Me estaba fustigando, llevaba mucho tiempo detrás de su padre para que escribiera la historia, pero Martín no lo iba a hacer, Leroux había sido amigo suyo y no estaba dispuesto a revolver en su tumba, por eso Begoña me presionaba a mí. Tal vez ella pretendía que esa época que provocó un cambio en el rumbo de nuestras vidas dejase de estar en el recuerdo y pudiera ser aprisionado en la letra impresa para que nunca la borrara el olvido, ni nadie pudiera ocultar en su memoria lo que ocurrió.

—Debería ser tu padre quien la escribiera, él fue el verdadero protagonista de toda esa historia —lo dije con toda la sinceridad del mundo, con el corazón en la mano—. En aquella época, yo aún no había dado la vuelta a la primera esquina de la vida y tu padre ya venía de recorrerlas todas.

—Mi padre nunca lo escribirá, lo sabes, debes ser tú. Nadie conoce mejor que tú lo que pasó, los detalles, los vericuetos, de todo aquello. Hay que escribir esa historia para devolver a alguien a su sitio en la historia —se levantó mientras hablaba y me besó en los labios, despidiéndose.

—Bego… —mi quejido era una súplica—, mi vocabulario es reducido para ponerme a escribir sobre ello.
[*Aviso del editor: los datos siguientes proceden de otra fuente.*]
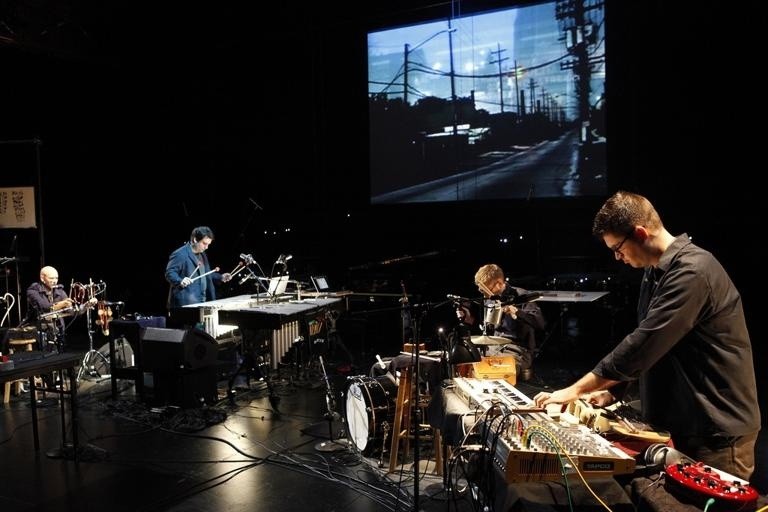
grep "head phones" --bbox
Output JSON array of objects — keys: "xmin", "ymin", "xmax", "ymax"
[{"xmin": 613, "ymin": 442, "xmax": 683, "ymax": 482}]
—Reducido pero suficiente, las cosas importantes necesitan pocas palabras —dijo mientras desde el umbral de la puerta me lanzaba otro beso y apostillaba—. Sólo se necesita un diccionario para lo innecesario.

No volvería a verla hasta dentro de seis semanas. Marchaba a Tailandia a cubrir un reportaje sobre el turismo sexual para no sé qué cadena, ya ni me acuerdo. El turismo, el comercio, sexual, otra porquería de este asqueroso mundo. Cuándo se terminará todo esto y la miseria que nos rodea acabará de una vez.

Sentí cómo cerraba la puerta de la habitación despacio. Cerré los ojos intentando dormir un poco, pero con temor, pues sabía que la pesadilla de la guerra volvería a mis sueños. Volvería aquella avenida de Basora, reviviría el salto que salvó la vida a Silvio, de esa bala que atravesó mi espalda y me dejó condenado a la inactividad, durante semanas. Abrí tímidamente los ojos y vi el ordenador que me había dejado Begoña. No tenía ganas de escribir, mi mente no estaba para eso. Sólo las imágenes de los muertos llegaban a mi mente, esparcidos por las cunetas y trincheras del cerco a Basora. Estaba cansado, dolorido, volver mi mirada a Irak me producía angustia. Pensé en Begoña camino de Tailandia y en ese reportaje sobre el turismo sexual, y todo eso me revolvía el estómago, sentía en lo que habíamos convertido el mundo: en zonas de muerte; en zonas de sexo; en zonas de opulencia; en zonas de hambre. Y, seguimos pensando que vivimos en el mejor de los mundos posibles, acaso, ¿conocemos otros, para poder comparar?

Mi mente volvió a Basora, a la columna de soldados, a Silvio, a Nick Jordan, a la maldita pesadilla y a aquella puta bala.

Que escribiese sobre el asesinato de Leroux, me decía Begoña, en fin, ni tenía ganas, ni fuerzas, y tenía muy claro que ese asunto no le iba a interesar a nadie. El asesinato de Leroux, ¿a quién le podía importar lo que ocurrió? A nadie, estaba seguro.